The last panel, devoted to accountability metrics, quickly addressed many of the same issues. It featured Diane Auer Jones from the US Department of Education; Kate Shaw, Executive Director of Research for Action; and F. King Alexander, President of Louisiana State University.  Auer Jones caught my ear with a claim that data from two years after graduation show that liberal arts bachelor’s grads make more money than STEM grads, outside of computer science and engineering. The reason is that many of the higher-paying STEM jobs require a degree beyond a bachelor’s. It struck me as the sort of factoid that should get far more traction than it has.

Shaw and King focused on outcomes-based funding (also called performance-based funding).  Shaw drew a distinction between OBF and the college scorecard, based largely on the intended audience: as she put it, OBF is “inside baseball” that should be invisible to most parents and students.  It’s intended to improve their experiences, but without them having to pay attention to it. The scorecard is for public consumption, but the parameters of OBF are of interest mostly to administrators and trustees. 

King attacked the notion of “bright line” performance criteria with his characteristic quotability.  “I can hit any number. I can get the graduation rate up. Just turn away the lower-income kids, and turn away the males.”  (The point being that such measures would be ridiculous.) He also went after “voucherization,” noting succinctly that “it doesn’t do any good to raise Pell grants by $200 when I have to raise tuition $500 to make up for state cuts.”  As long as federal vouchers don’t come with safeguards to prevent state legislatures from supplanting their own money, we’ll continue to spiral downward. He concluded lamenting that nobody holds state legislatures accountable. That struck me as debatable -- they’re elected -- but the larger point held.
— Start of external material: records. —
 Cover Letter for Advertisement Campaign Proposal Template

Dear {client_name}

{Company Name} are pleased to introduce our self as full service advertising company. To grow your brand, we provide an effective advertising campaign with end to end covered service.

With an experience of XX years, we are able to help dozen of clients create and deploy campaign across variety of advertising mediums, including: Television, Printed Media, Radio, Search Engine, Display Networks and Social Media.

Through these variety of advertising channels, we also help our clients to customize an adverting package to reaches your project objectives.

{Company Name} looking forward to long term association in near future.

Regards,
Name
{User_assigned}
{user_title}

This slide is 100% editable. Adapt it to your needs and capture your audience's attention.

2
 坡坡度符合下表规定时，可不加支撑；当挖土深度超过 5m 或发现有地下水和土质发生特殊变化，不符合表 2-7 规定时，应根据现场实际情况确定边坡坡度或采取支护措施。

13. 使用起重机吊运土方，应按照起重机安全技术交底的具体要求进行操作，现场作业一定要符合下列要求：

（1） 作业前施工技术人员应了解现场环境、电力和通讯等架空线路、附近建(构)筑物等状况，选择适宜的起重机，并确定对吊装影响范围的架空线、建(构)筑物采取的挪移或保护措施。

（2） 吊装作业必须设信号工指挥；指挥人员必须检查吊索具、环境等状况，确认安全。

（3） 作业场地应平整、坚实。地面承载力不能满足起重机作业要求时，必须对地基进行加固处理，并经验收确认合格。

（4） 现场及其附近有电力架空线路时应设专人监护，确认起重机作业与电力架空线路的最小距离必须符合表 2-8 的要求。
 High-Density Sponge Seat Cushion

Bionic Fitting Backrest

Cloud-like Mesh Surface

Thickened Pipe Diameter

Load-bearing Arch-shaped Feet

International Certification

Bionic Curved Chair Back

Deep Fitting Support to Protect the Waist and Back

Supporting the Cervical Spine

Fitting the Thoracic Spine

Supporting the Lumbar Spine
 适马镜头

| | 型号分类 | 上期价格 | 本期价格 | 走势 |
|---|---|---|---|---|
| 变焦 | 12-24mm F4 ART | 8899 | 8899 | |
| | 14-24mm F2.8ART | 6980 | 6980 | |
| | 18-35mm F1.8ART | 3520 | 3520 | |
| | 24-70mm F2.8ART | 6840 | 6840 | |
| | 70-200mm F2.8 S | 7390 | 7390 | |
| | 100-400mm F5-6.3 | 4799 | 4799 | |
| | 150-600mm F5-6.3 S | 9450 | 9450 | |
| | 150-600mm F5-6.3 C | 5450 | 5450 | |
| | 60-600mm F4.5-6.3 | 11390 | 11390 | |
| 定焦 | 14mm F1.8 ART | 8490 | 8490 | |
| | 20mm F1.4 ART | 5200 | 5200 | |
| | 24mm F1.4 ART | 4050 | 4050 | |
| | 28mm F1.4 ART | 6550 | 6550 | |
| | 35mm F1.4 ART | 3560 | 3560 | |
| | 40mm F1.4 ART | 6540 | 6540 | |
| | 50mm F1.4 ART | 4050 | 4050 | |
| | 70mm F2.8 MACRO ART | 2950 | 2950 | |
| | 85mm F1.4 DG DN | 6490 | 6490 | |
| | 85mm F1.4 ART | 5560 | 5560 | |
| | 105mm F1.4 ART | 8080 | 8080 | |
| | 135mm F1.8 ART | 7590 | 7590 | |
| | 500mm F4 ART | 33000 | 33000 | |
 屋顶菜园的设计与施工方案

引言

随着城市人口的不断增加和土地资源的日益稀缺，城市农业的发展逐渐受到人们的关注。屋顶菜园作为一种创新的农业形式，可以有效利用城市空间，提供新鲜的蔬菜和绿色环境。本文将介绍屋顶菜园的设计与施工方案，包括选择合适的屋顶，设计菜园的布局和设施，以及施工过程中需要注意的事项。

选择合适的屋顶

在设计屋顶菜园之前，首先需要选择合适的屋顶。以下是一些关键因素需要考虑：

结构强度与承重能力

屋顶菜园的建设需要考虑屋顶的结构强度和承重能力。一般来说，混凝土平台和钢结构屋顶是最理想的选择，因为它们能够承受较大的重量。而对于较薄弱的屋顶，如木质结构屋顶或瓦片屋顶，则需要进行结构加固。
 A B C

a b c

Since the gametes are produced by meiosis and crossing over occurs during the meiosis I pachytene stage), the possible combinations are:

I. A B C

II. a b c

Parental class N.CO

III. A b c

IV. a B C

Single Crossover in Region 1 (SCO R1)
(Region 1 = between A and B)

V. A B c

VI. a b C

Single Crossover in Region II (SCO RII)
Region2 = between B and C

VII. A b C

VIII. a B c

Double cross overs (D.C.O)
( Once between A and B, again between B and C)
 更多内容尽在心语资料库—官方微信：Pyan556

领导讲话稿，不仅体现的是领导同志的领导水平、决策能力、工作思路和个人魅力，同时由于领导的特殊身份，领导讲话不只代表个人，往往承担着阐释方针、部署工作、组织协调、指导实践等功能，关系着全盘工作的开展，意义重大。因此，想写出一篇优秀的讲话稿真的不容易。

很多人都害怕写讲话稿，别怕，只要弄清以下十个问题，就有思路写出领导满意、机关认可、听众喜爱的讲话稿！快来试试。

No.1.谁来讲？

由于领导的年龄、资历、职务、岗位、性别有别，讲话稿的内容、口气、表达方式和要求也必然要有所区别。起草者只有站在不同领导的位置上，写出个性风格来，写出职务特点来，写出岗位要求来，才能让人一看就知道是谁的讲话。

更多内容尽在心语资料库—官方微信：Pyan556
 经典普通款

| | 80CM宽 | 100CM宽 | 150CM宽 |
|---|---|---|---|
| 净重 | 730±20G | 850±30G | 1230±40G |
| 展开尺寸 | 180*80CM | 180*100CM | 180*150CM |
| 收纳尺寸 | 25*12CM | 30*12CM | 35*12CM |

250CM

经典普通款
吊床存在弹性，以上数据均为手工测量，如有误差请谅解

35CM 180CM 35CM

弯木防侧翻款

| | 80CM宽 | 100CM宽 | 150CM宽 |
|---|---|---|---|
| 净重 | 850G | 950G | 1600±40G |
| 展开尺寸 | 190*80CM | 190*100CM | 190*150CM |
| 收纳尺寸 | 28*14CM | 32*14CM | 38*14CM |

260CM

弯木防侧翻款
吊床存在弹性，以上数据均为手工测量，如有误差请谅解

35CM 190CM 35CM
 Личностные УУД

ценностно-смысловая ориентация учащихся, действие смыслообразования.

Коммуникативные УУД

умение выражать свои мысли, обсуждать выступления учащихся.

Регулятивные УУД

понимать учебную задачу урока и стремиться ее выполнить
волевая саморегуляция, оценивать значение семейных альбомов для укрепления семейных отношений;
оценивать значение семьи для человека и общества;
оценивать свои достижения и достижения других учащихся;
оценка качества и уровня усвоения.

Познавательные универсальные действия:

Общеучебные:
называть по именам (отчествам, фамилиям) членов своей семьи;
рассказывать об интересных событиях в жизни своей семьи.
Shaw wrapped up with a foreshadowing of a research project on baseline costs.  Echoing Tiffany Jones’ comments from another angle, she pointed out that while we argue about increments and directions, we don’t have good baseline data on how much money a community college or state college actually needs to do its job well.  Without that, introducing OBF when the underlying budget is too low is simply punitive.  

Taken in rapid succession, the picture that emerged was of a system that was built to not be a system.  By recasting students as intermediaries through which funding flows, we’ve built instability into the system.  OBF doubles down on that instability, and creates perverse incentives that quickly devolve into caricature. Americans don’t like “big government,” but the workarounds get complicated quickly.  The alternative is that we all start to look like Alaska.